#### Page excerpt
....................

The Washington Post has a story about Beth Milito, who purchased a 2011 Toyota Sienna minivan based on recommendations from friends as well as the vehicles four-star safety rating. “But tucked into the details of the government’s crash test results was another rating that Milito said she never saw, which now has her wondering about her own safety,” writes the Post. “The front passenger seat on Milito’s Sienna received two out of five stars on the frontal crash test, a fall from the top five-star rating for that seat on the Sienna’s 2010 and older models.”

Why did it get a lower rating? “Starting with 2011 models, the federal government replaced an average-size male dummy with a smaller female dummy for some tests. When the 2011 Sienna was slammed into a barrier at 35 mph, the female dummy in the front passenger seat registered a 20 to 40 percent risk of being killed or seriously injured, according to the test data.” And they don’t know the numbers for women in the driver’s seat because they never sat a female dummy there.

Well that’s…concerning.

“When we’re out and about as a family, I’m the one sitting in that seat,” said Milito.

“Consumer advocates say the female dummy’s subpar performance in some top-selling vehicles reveals a need to better study women and smaller people in collisions. Until recently, only male dummies were used during more than three decades of government testing aimed at helping car buyers choose between vehicles,” writes the Post who also added that a female dummy can serve to mimic a 12-year-old child, who could also potentially be sitting in the front seat.

....................

#### Task brief
Pick up the piece on the 2011 Toyota Sienna's low passenger-seat crash rating and the female test dummy right after its final sentence, and keep writing it.

#### Excerpted data
....................

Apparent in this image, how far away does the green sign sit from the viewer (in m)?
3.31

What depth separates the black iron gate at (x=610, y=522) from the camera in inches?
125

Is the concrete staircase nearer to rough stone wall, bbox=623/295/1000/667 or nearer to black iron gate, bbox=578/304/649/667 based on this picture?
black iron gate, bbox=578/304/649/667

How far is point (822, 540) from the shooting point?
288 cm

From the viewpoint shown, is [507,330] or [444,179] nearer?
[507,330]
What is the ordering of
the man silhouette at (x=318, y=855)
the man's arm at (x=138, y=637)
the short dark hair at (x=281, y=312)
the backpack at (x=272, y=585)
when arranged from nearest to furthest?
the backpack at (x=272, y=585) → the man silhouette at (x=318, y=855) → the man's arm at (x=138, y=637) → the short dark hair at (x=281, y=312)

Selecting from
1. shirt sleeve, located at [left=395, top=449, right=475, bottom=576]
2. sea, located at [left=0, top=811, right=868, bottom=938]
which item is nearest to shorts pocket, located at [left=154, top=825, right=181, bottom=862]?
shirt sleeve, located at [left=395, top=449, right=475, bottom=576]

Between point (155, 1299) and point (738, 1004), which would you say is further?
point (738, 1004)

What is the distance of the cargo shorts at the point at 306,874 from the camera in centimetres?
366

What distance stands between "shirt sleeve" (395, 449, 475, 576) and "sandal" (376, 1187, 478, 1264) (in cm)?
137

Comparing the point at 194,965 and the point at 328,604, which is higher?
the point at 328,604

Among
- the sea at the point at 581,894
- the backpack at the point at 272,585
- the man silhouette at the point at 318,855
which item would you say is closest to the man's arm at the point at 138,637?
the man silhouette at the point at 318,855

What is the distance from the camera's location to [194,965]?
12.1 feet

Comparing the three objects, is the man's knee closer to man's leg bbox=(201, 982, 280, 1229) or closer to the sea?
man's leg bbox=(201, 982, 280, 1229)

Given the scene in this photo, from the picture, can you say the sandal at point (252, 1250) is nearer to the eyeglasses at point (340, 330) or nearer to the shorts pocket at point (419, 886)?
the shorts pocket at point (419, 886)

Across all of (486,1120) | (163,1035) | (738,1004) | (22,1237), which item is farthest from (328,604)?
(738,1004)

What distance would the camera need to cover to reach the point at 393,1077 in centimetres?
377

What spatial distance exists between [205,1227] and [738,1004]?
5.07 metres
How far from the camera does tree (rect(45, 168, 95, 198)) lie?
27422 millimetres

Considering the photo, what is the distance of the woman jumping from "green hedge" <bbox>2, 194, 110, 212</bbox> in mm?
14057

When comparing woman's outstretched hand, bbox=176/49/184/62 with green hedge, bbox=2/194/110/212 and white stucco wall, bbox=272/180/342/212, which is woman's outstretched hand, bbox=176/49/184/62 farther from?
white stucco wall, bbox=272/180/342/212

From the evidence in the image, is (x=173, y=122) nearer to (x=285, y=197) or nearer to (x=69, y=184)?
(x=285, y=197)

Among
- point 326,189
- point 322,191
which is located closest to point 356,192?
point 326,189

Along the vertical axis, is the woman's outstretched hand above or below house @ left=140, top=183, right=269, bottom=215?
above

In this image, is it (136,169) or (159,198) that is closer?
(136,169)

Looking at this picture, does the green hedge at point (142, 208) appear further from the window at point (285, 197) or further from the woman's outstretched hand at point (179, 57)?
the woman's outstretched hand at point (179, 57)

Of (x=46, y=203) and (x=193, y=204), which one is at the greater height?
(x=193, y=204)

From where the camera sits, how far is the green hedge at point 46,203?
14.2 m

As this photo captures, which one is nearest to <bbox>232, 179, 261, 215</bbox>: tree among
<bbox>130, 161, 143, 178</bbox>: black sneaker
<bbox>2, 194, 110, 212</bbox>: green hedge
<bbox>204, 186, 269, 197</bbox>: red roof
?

....................

#### Exercise result
“Auto safety watchdog groups say they’ve been pushing NHTSA [National Highway Traffic Safety Administration] to go beyond the average-sized male dummy since the agency launched the star-rating system in 1978. They say those tests should take into account not only women but the increasing elderly and obese populations and larger children who have outgrown child safety seats,” according to the Post. “The tests, they say, also miss average women who fall between the 50th percentile male dummy, which stands 5-feet-9 and 172 pounds, and the unusually petite female dummy, which is 4-feet-11 and 108 pounds.”

Saying I’m concerned is actually putting it lightly, I’m a woman with a rather small frame. I’m shocked to find out safety measures don’t account for people like me. That seems rather negligent, no? What are your thoughts?

(via Washington Post)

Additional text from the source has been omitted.